Tout à l'opposé d'Elon Musk qui déclarait récemment que « la faiblesse fondamentale de la civilisation occidentale est l'empathie », l'ex-première ministre néo-zélandaise, Jacinda Ardern, croit que la politique moderne devrait être fondée sur l'empathie. Une des politiciennes les plus en vue de la nouvelle génération de politiciennes, elle disparaissait abruptement de la scène politique en 2023, usée par la violence des critiques et des propos haineux à son endroit. Elle vit aujourd'hui au Massachussetts où elle suit un cours en leadership empathique à Harvard. Elle vient de publier ses mémoires dans lesquels elle explique son retrait de la vie politique et plaide pour une "réhumanisation de la vie publique".
Un entretien à lire dans The Guardian.
Selon plusieurs commentateurs, dont le théoricien des médias Andrey Mir, les modes de pensée et de discours de l'ère numérique ressemblent de plus en plus à ceux des cultures orales pré-alphabétisées. Ces auteurs s'appuient largement sur les travaux du philosophe Walter Ong, philosophe qui a développé dans Orality and Literacy une théorie très influente, quoique controversée, sur la façon dont les cultures orales et littéraires divergent.
« Andrey Mir affirme que l'"oralité numérique" a plongé de nombreux conservateurs et progressistes dans l'abîme de la caverne de Platon - le royaume allégorique où les intuitions subjectives sont prises pour des vérités objectives. La droite subordonne la raison au culte de la personnalité de Trump, tandis que la gauche accorde moins de valeur à l'empirisme qu'à l'"intersectionnalité". Il en résulte un "tribalisme identitaire", une polarisation et une crise de la démocratie représentative.»

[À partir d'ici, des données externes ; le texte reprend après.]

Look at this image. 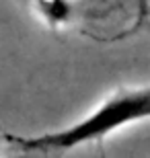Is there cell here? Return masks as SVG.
Returning <instances> with one entry per match:
<instances>
[{
  "label": "cell",
  "instance_id": "cell-1",
  "mask_svg": "<svg viewBox=\"0 0 150 158\" xmlns=\"http://www.w3.org/2000/svg\"><path fill=\"white\" fill-rule=\"evenodd\" d=\"M150 119V84L126 86L105 97L84 117L66 127L39 135H6V140L29 152H70L107 135Z\"/></svg>",
  "mask_w": 150,
  "mask_h": 158
},
{
  "label": "cell",
  "instance_id": "cell-2",
  "mask_svg": "<svg viewBox=\"0 0 150 158\" xmlns=\"http://www.w3.org/2000/svg\"><path fill=\"white\" fill-rule=\"evenodd\" d=\"M29 8L35 15V19L41 21L47 29H52V31L66 29V27H70V25L76 21V17H78V15H76L78 6L76 4L58 2V0H54V2H45V0L33 2V4H29Z\"/></svg>",
  "mask_w": 150,
  "mask_h": 158
}]
</instances>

Quelques traits de l'oralité
«Dans une culture orale, toutes les idées importantes doivent être exprimées d'une manière qui soit à la fois mémorable et facile à réciter.»
«Cela implique, entre autres, l'utilisation intensive de répétitions, de formules, de moyens mnémotechniques et d'épithètes.»
«Par ailleurs, dans une société orale, la communication doit toujours se faire face à face, souvent à portée de voix des autres villageois ou hommes de clan. Selon Ong, cela imprègne le discours d'un esprit combatif, car les déclarations ont tendance à se doubler de demandes de statut et d'affirmation sociale.»
«Plus important encore peut-être, ces limites de l'oralité l'ont rendue incapable d'accueillir la pensée abstraite.»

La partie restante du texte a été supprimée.